__Task objective__
List each line in the records below that contains the word "paved". Case counts.

__Dataset content__

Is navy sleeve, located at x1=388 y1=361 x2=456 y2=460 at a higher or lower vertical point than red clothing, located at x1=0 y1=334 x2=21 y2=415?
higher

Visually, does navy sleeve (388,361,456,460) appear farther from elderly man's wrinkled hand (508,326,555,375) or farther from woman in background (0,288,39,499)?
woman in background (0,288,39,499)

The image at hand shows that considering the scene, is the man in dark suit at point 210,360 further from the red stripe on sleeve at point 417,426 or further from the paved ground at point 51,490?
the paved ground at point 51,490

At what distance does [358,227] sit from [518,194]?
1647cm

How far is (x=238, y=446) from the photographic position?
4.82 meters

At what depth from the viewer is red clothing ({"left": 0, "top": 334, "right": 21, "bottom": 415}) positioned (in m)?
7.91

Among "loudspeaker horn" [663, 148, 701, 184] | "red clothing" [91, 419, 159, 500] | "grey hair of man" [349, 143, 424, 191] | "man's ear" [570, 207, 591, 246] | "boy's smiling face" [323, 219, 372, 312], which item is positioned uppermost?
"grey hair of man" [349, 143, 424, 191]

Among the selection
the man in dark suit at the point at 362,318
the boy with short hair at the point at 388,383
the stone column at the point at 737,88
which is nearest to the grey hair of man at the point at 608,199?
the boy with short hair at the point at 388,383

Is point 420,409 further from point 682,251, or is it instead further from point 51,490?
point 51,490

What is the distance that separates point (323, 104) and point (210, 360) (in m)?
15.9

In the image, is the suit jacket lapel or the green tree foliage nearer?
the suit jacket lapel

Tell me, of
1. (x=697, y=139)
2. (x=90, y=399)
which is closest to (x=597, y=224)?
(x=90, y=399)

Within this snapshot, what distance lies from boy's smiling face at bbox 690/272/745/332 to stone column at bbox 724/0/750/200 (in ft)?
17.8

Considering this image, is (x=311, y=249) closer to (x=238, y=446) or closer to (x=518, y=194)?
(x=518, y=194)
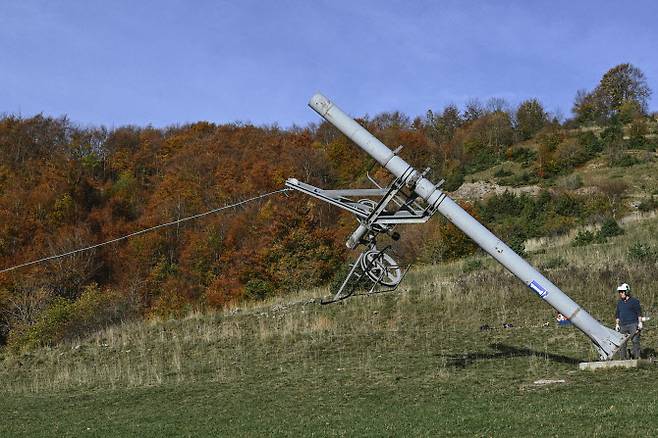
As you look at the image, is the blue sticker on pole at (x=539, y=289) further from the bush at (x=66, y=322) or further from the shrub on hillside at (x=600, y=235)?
the bush at (x=66, y=322)

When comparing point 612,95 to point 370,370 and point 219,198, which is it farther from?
point 370,370

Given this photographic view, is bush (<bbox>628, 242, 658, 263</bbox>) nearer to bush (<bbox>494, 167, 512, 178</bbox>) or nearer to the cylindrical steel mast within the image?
the cylindrical steel mast

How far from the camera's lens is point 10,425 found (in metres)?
15.5

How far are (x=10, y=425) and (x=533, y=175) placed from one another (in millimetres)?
70048

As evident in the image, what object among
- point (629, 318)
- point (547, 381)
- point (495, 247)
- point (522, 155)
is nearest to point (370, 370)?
point (547, 381)

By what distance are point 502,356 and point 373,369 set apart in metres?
3.44

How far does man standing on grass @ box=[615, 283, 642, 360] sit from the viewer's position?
15938mm

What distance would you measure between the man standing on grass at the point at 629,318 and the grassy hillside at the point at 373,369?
0.90 meters

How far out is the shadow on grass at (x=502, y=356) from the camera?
18.0 metres

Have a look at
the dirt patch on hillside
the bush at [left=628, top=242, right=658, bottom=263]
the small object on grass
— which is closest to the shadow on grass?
the small object on grass

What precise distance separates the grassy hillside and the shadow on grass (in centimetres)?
6

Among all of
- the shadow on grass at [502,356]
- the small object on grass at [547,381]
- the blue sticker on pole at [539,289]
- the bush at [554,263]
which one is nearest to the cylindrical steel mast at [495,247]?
the blue sticker on pole at [539,289]

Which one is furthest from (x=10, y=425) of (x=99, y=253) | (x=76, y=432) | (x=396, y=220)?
(x=99, y=253)

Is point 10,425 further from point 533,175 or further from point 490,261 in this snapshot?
point 533,175
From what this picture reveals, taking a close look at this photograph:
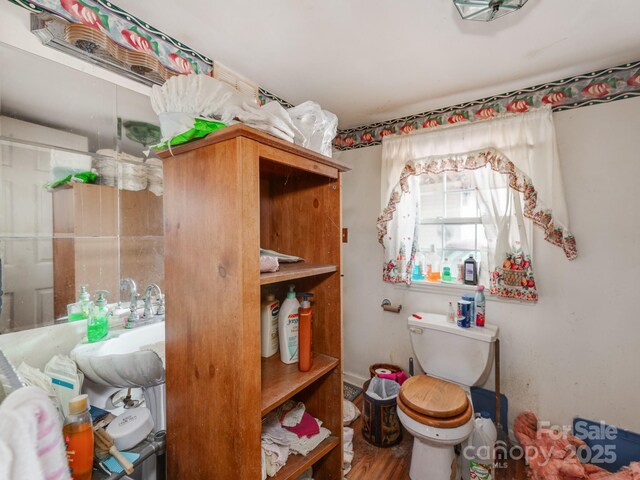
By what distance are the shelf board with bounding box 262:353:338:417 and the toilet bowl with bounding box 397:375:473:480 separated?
0.76m

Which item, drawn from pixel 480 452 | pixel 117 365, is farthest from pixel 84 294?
pixel 480 452

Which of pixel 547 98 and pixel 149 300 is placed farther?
pixel 547 98

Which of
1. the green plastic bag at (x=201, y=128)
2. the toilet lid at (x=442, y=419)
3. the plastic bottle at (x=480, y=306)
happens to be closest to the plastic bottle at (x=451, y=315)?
the plastic bottle at (x=480, y=306)

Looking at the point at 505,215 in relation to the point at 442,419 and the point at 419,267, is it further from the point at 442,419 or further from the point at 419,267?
the point at 442,419

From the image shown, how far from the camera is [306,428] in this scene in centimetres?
95

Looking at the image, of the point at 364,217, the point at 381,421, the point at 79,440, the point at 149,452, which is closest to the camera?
the point at 79,440

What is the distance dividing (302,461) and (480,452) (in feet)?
3.92

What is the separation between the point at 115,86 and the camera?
1.04 metres

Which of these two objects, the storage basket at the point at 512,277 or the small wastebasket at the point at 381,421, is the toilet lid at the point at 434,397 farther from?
the storage basket at the point at 512,277

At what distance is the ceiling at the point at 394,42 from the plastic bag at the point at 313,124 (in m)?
0.48

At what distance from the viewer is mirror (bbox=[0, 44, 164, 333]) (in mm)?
828

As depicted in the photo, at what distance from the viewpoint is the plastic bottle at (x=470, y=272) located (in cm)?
189

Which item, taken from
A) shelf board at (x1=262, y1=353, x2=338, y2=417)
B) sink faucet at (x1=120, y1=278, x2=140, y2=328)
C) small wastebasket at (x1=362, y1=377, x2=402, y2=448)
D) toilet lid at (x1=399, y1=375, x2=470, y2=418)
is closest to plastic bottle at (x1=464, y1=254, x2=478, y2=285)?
toilet lid at (x1=399, y1=375, x2=470, y2=418)

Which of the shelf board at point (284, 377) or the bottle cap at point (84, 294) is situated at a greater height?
the bottle cap at point (84, 294)
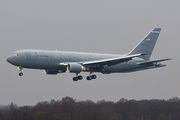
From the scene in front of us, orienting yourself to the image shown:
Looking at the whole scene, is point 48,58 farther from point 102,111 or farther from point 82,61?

__Worked answer__
The image at hand shows that considering the scene, is the man in dark suit at point 210,360 further from the red stripe on sleeve at point 417,426 or further from the paved ground at point 51,490?
the paved ground at point 51,490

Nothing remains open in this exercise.